__What to do__: Show each line from the items below that contains the word "millimetres".

+-------+

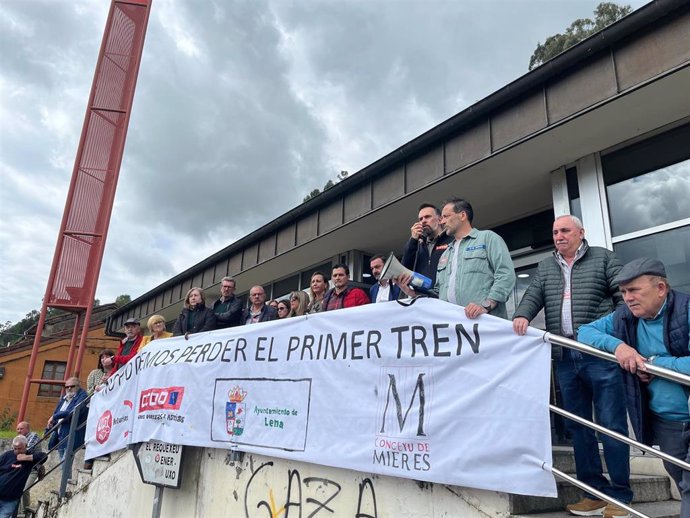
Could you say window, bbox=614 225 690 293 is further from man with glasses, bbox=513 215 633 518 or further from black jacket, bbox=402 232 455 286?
black jacket, bbox=402 232 455 286

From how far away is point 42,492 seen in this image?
24.8ft

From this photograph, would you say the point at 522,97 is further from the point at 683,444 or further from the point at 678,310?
the point at 683,444

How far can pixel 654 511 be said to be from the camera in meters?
2.78

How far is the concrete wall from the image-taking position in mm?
2754

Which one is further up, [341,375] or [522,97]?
[522,97]

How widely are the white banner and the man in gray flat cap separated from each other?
1.32ft

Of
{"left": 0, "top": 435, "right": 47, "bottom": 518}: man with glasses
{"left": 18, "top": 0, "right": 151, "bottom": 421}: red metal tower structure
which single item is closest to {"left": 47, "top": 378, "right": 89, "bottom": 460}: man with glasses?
{"left": 0, "top": 435, "right": 47, "bottom": 518}: man with glasses

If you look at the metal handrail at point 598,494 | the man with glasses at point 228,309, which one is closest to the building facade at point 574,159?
the man with glasses at point 228,309

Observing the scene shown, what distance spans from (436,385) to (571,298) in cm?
102

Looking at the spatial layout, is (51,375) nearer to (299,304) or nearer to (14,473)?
(14,473)

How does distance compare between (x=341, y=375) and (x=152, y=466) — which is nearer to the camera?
(x=341, y=375)

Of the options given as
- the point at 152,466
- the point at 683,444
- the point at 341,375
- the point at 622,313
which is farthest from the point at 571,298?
the point at 152,466

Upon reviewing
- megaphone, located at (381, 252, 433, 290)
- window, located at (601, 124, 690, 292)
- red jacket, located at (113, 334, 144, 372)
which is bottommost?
red jacket, located at (113, 334, 144, 372)

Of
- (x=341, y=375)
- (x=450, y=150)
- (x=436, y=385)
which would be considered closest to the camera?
(x=436, y=385)
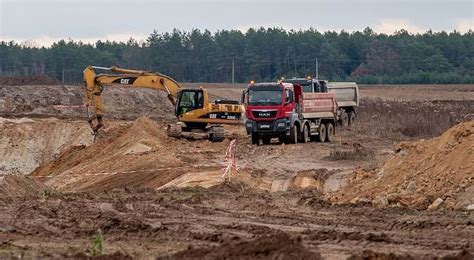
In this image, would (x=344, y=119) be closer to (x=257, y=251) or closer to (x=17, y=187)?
(x=17, y=187)

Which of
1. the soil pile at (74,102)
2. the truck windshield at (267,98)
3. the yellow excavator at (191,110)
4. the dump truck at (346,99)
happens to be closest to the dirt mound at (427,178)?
the truck windshield at (267,98)

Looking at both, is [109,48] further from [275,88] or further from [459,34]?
[275,88]

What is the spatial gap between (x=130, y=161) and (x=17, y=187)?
815 cm

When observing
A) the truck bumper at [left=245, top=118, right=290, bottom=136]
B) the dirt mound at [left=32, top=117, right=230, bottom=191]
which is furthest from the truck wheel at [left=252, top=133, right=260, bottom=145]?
the dirt mound at [left=32, top=117, right=230, bottom=191]

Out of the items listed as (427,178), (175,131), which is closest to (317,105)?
(175,131)

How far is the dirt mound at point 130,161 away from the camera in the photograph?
27.6m

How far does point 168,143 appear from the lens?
37656 millimetres

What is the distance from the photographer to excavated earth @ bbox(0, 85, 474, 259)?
42.8ft

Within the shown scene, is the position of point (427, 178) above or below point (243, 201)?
above

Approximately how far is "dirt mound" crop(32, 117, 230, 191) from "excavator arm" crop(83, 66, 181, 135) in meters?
1.36

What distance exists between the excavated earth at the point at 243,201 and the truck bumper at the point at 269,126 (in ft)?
2.16

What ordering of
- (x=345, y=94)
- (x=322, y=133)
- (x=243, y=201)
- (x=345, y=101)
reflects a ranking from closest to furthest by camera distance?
(x=243, y=201) → (x=322, y=133) → (x=345, y=101) → (x=345, y=94)

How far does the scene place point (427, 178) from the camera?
20000mm

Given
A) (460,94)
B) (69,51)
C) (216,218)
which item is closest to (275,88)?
(216,218)
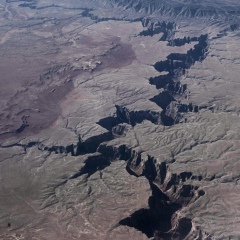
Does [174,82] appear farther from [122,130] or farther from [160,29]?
[160,29]

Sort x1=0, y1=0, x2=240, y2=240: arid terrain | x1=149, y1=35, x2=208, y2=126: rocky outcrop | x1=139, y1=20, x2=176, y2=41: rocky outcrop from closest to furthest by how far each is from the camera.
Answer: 1. x1=0, y1=0, x2=240, y2=240: arid terrain
2. x1=149, y1=35, x2=208, y2=126: rocky outcrop
3. x1=139, y1=20, x2=176, y2=41: rocky outcrop

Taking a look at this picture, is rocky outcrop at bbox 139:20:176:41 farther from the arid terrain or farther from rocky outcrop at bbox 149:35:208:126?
rocky outcrop at bbox 149:35:208:126

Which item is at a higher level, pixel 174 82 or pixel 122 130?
pixel 174 82

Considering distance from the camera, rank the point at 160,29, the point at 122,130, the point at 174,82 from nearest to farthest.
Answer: the point at 122,130, the point at 174,82, the point at 160,29

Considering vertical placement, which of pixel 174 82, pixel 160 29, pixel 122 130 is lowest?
pixel 122 130

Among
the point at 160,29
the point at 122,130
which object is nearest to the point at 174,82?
the point at 122,130

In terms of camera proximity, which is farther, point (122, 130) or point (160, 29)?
point (160, 29)

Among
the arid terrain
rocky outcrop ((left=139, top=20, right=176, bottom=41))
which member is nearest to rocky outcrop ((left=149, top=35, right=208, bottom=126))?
the arid terrain

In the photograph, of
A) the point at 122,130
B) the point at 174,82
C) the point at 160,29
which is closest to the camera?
the point at 122,130

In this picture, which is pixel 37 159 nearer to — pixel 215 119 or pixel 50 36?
pixel 215 119
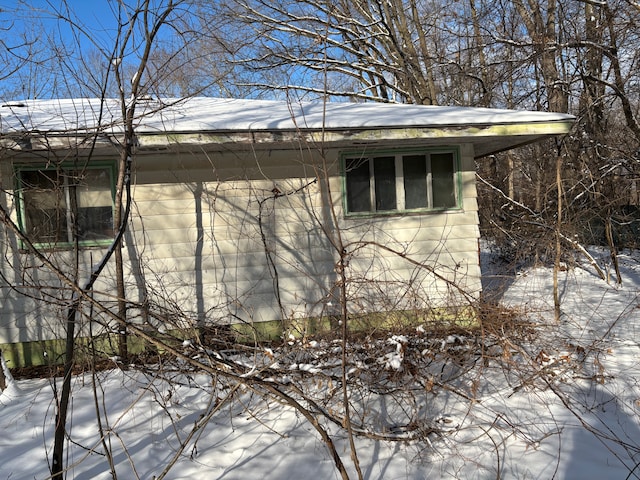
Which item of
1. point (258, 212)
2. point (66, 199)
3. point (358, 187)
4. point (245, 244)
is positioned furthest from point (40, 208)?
point (358, 187)

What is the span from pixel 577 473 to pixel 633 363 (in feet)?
7.75

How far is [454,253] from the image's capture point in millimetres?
6559

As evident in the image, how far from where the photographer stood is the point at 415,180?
6527 mm

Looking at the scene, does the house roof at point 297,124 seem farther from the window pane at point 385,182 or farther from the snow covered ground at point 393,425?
the snow covered ground at point 393,425

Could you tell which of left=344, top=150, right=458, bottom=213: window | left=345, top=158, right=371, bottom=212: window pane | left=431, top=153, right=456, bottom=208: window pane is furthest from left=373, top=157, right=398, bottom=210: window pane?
left=431, top=153, right=456, bottom=208: window pane

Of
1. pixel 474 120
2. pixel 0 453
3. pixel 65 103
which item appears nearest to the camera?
pixel 0 453

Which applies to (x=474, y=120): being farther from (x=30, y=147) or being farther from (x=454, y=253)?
(x=30, y=147)

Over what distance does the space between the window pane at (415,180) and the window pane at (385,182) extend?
0.16 meters

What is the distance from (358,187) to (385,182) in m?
0.38

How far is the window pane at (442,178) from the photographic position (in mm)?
6539

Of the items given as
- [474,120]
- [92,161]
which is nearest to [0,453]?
[92,161]

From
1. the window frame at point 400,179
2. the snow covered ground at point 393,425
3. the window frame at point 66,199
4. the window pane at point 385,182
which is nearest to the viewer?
the snow covered ground at point 393,425

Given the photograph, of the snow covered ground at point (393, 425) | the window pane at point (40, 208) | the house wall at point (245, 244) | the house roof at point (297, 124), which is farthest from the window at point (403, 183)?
the window pane at point (40, 208)

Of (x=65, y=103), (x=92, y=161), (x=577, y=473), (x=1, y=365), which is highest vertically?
(x=65, y=103)
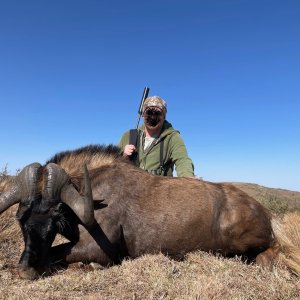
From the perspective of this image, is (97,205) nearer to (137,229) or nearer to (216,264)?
(137,229)

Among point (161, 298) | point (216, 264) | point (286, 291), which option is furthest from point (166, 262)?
point (286, 291)

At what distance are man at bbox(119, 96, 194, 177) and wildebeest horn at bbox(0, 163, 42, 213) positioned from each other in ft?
8.03

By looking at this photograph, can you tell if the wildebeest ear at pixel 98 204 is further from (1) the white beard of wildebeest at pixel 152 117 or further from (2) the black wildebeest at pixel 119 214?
(1) the white beard of wildebeest at pixel 152 117

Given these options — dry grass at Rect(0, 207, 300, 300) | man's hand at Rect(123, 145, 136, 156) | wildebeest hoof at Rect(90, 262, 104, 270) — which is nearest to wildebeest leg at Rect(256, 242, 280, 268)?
dry grass at Rect(0, 207, 300, 300)

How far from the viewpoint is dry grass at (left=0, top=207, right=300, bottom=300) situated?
3.25 m

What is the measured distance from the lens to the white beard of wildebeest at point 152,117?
270 inches

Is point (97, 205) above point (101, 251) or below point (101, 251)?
above

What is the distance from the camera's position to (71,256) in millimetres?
4195

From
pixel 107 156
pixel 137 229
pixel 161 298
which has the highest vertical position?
pixel 107 156

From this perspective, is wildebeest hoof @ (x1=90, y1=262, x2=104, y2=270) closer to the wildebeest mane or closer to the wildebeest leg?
the wildebeest mane

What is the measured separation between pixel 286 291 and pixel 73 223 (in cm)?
224

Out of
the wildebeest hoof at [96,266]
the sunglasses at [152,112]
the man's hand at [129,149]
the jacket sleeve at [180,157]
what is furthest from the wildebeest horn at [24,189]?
the sunglasses at [152,112]

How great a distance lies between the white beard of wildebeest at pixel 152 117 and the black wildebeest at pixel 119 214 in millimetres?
1780

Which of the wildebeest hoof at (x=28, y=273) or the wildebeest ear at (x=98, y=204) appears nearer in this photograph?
the wildebeest hoof at (x=28, y=273)
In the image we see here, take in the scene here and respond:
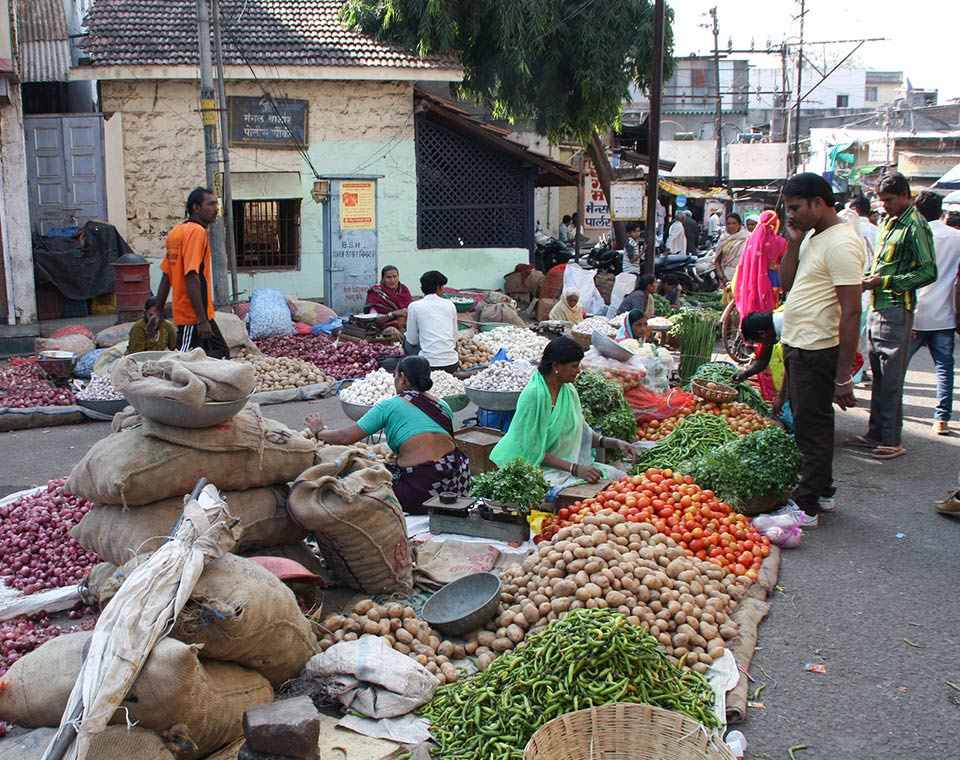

+-------+

__Response below__:
37656 millimetres
How far is [454,253] from the image's capture point in millimetres?
What is the distance from the camera's position to (71,256) in millimetres?
How great a distance lies between the white beard of wildebeest at pixel 152 117 and the black wildebeest at pixel 119 214 in millimetres?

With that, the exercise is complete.